YOUR TASK:
Return the listing exactly, please; no pictures.

AVAILABLE DATA:
· · · ·

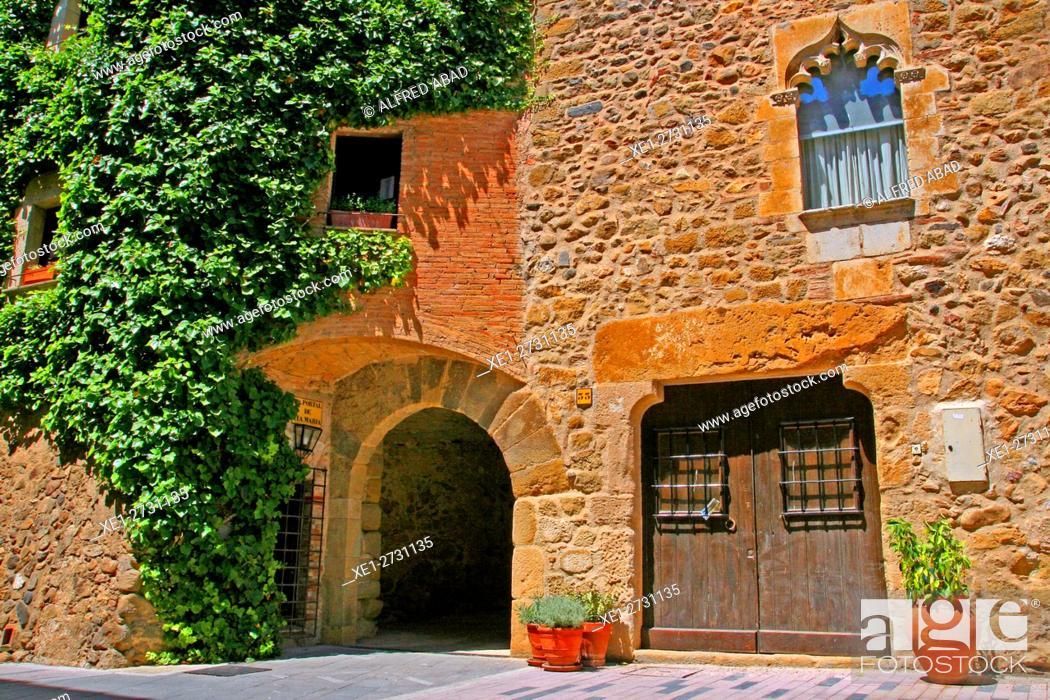 Stock Photo: Housing, Corça, Baix Emporda, Catalonia, Spain.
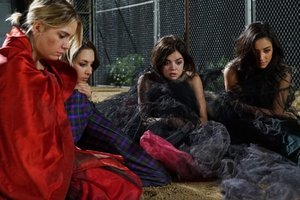 'Pretty Little Liars' Season 6 Premiere Recap: What Happened to the Liars in Charles' Bunker?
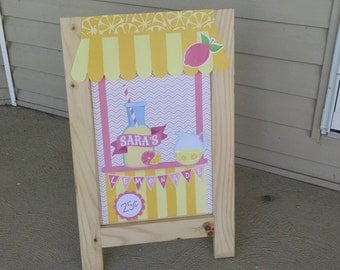 Easel Lemonade Party Sign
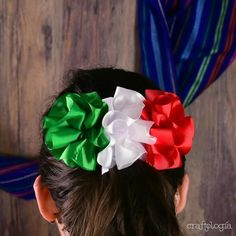 Estas fiestas patrias haz un bonito moño y luce espectacular en la noche mexicana. Making Hair Bows, Diy Hair Bows, Diy Bow, Diy Ribbon, Mexican Hairstyles, Diy Hairstyles, Pretty Hairstyles, Mexican Bridal Showers, How To Make Ribbon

· · · ·

EXPECTED ANSWER:
 Stock Photo: Housing, Corça, Baix Emporda, Catalonia, Spain.
 'Pretty Little Liars' Season 6 Premiere Recap: What Happened to the Liars in Charles' Bunker?
 Easel Lemonade Party Sign
 Estas fiestas patrias haz un bonito moño y luce espectacular en la noche mexicana. Making Hair Bows, Diy Hair Bows, Diy Bow, Diy Ribbon, Mexican Hairstyles, Diy Hairstyles, Pretty Hairstyles, Mexican Bridal Showers, How To Make Ribbon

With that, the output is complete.